> **Task list**:
1 – Duplicate everything in the kayaking blog post from "Back in June" down to "of Lake Spivey.".
2 – Answer these questions using the kayaking blog post:
(a) How much did each participant pay for the trips?
(b) Between which two points did the second segment of the series run?
(c) What kind of boat did Ranger Jerry paddle?
3 – Resume the blog post about kayaking the Chattahoochee right after its final sentence.

> **Given passage**:

╭──

Monday, July 20, 2015

Kayaking the Hooch - Part 2

Back in June of 2014 Susan and I completed the first of three segments of the Chattahoochee Riverkeeper (CRK) - River Discover Series.  That tour of the Hooch took us from Buford Dam to McGinnis Ferry.  I wrote about that trip in my blog - Kayaking the Hooch.  It was Susan and my first paddling excursion beyond the comforts of Lake Spivey.

This year our kayaking adventures started where we left off with the second segment of the series from Jones Bridge to Island Ford.  Similar to the first trip, this was a 9 mile, or so, downstream paddling trek with CRK volunteers and Ranger Jerry Hightower as our guide.

The trips cost $35 per participant which is paid to the Chattahoochee Riverkeepers.  Last year's trip included about 35 paddlers.  Most of the paddlers, this year and last, were in boats designed for use on the river but there were other boats as well, including one 17' long ocean kayak.  It was long, thin and probably very fast on the open water.  Ranger Jerry paddled a canoe.

╰──

> **Raw data**:
╭──

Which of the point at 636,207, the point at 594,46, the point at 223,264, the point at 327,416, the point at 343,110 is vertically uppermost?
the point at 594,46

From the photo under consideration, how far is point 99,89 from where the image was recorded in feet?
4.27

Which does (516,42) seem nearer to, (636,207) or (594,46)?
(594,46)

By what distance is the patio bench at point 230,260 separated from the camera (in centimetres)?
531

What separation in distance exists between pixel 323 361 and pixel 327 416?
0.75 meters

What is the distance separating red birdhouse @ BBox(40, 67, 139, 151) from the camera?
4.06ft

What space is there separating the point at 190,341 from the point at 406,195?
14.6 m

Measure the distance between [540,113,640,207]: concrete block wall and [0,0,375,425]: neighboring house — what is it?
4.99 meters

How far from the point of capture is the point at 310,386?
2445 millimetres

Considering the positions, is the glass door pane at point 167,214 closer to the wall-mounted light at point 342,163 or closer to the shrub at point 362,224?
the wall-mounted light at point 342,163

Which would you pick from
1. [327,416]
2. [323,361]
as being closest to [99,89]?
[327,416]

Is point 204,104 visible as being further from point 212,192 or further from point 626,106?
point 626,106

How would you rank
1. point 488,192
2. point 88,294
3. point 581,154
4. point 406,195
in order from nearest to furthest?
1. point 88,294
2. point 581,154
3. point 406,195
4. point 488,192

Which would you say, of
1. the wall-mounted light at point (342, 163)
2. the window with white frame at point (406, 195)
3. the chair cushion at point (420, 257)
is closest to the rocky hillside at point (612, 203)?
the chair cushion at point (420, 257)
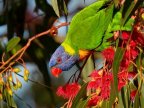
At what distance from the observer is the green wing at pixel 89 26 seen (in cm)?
111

╰──

> **Expected outputs**:
1 –
Back in June of 2014 Susan and I completed the first of three segments of the Chattahoochee Riverkeeper (CRK) - River Discover Series.  That tour of the Hooch took us from Buford Dam to McGinnis Ferry.  I wrote about that trip in my blog - Kayaking the Hooch.  It was Susan and my first paddling excursion beyond the comforts of Lake Spivey.

2 –
(a) $35 per participant.
(b) From Jones Bridge to Island Ford.
(c) A canoe.

3 –
The paddling group for the Jones Bridge Park to Island Ford Park trip consisted of 37+/- paddlers several of which were CRK employees and volunteers.  We also had along with us CRK Operations Manager Bonnie Jackson, Staff Attorney Kevin Jeselnik, Communications Director Celia Lismore, and leading the group was Outings Manager Tammy Bates.

This segment of the Chattahoochee is smooth and easy going.  We had two tiny little areas where we had to shoot the Hooch.

The group met at the put-in location at around 9 a.m. at Jones Bridge Park.  Susan and I unloaded our gear there.  While Susan stayed with our gear, I followed the CRK vehicle to the take-out location at Island Ford Park.  Me and others from our group left our vehicles there and took a trolley, that had been pre-arranged by CRK, back to the put-in point.  Logistics is a major factor whenever kayaking the Hooch.  Parking at Island Ford Park was $3.

The trolley
The trip from Buford Dam to McGinnis Ferry didn't have a trolley so the participants coordinated the put-in/take-out caravan of vehicles and people sort of haphazardly, but it worked out.  The trolley on this trip is by far a better option.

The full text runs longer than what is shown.